I was reminded by BMC today of the beginnings of my working life. He and OJB were outstanding mentors for me in my padwan years. I still use their advice every day, particularly the most useful insight BMC ever imparted to me: Don’t mix your busies and your busies.
I interviewed for that job in late 1996, and started in January 1997. Knowing that they were looking for someone to jump with them onto the Java bandwagon (now 10 years old), I prepared for the interview by reading the first edition of Java in a Nutshell the night before, and coding up one example Applet. Prior to that, I’d spent all my time coding in C++. I remember being well grilled in that interview, but in a friendly kind of way.
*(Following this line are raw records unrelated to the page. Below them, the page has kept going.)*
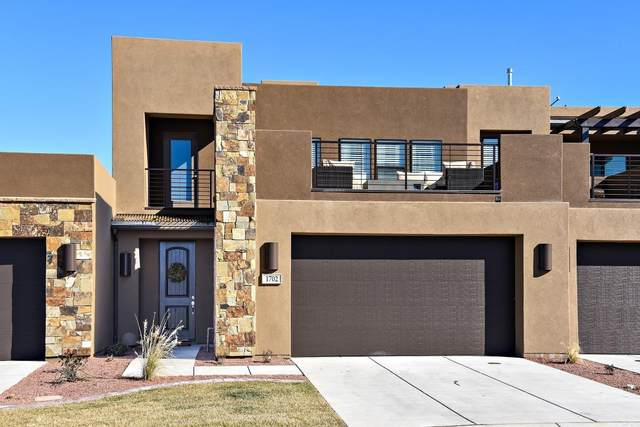 1702 W Caledonia Dunes, St George, UT 84770 (MLS #20-215449) :: The Real Estate Collective
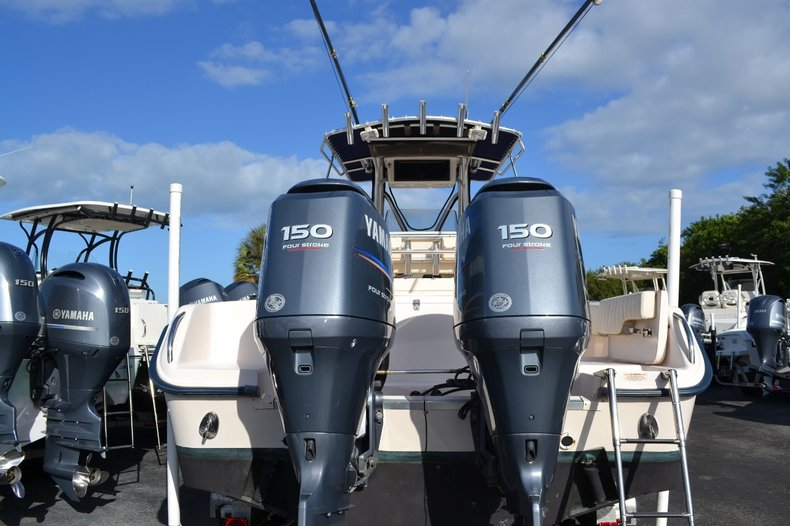Thumbnail 5 for Used 2007 Grady-White 257 boat for sale in Vero Beach, FL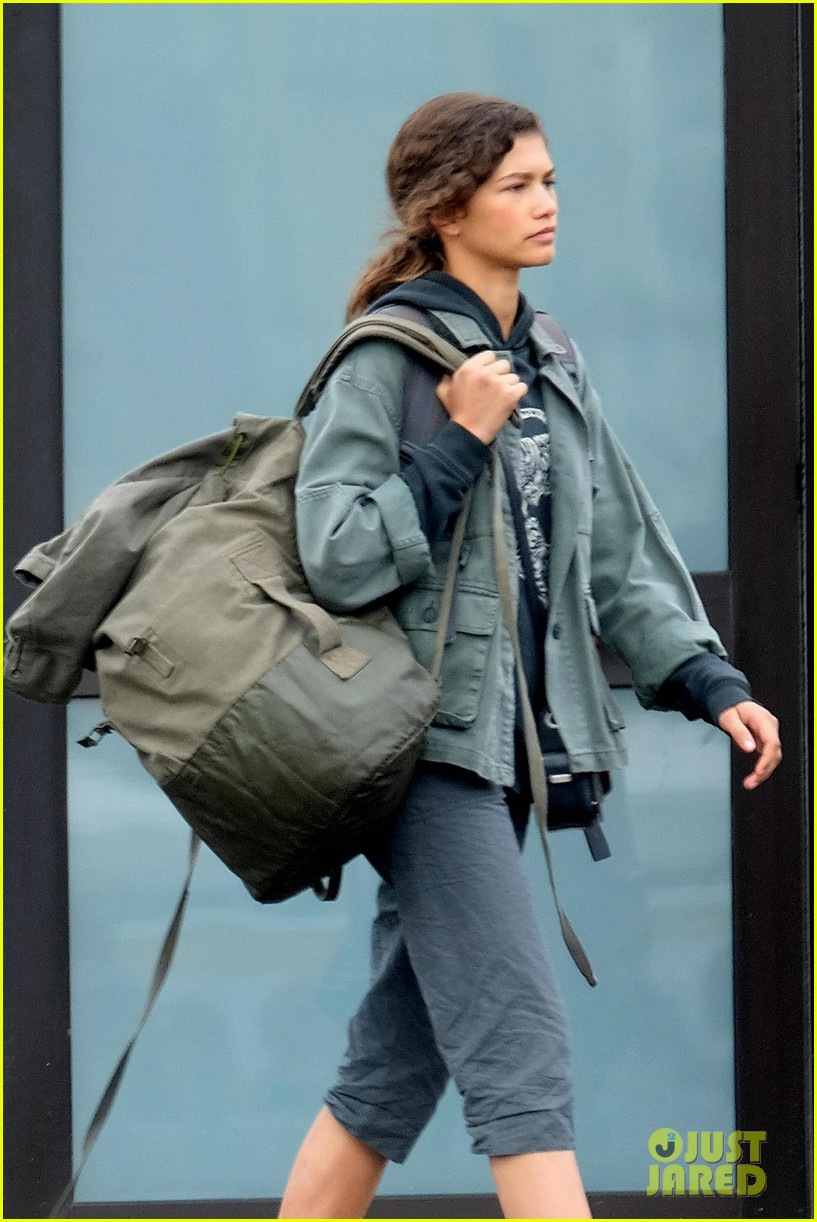 tom holland zendaya load up luggage 02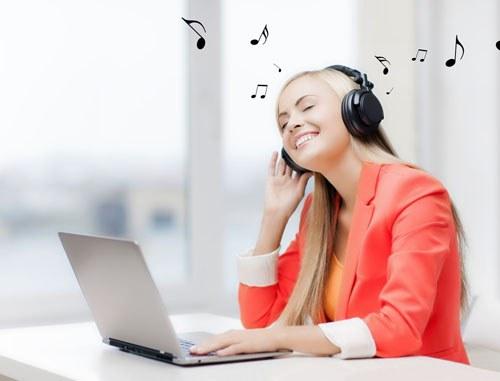 Nghe nhạc sẽ tạo cảm hứng lúc làm việc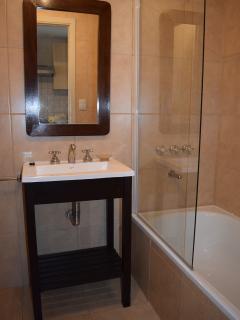 Baño completo con bañera (mampara de vidrio) y bidet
They ran a good interview process there, even if I was able to fool them with my minimal preparation.
So that means I’ve been a full time Java coder now for – wow – eight and a bit years. I have to admit that Java as treated me very kindly over that time; both as a career path, and as someone who can be quite fussy about the computer languages they use.
I spent much of my 3 years there doing GUI coding. Originally that meant AWT, which really means spending an awful amount of time coding up your own widgets (which is more fun than work for little padwan’s with a bent for graphics). Later it meant struggling through the upgrade process between each 0.x Swing beta. Oh Swing 0.7, where are you now?
Someone in the team always claims we should have gone with Marimba Bongo instead of Swing, but they are as wrong now as they were then. (Oh – you know who you are :P )
We got a lot of work done (we made this easy by over-engineering things), but we also had plenty of fun. Before dropping our application to the test group, we would create an humorous, on-topic slash screen. These were eventually all put together into a nice little poster.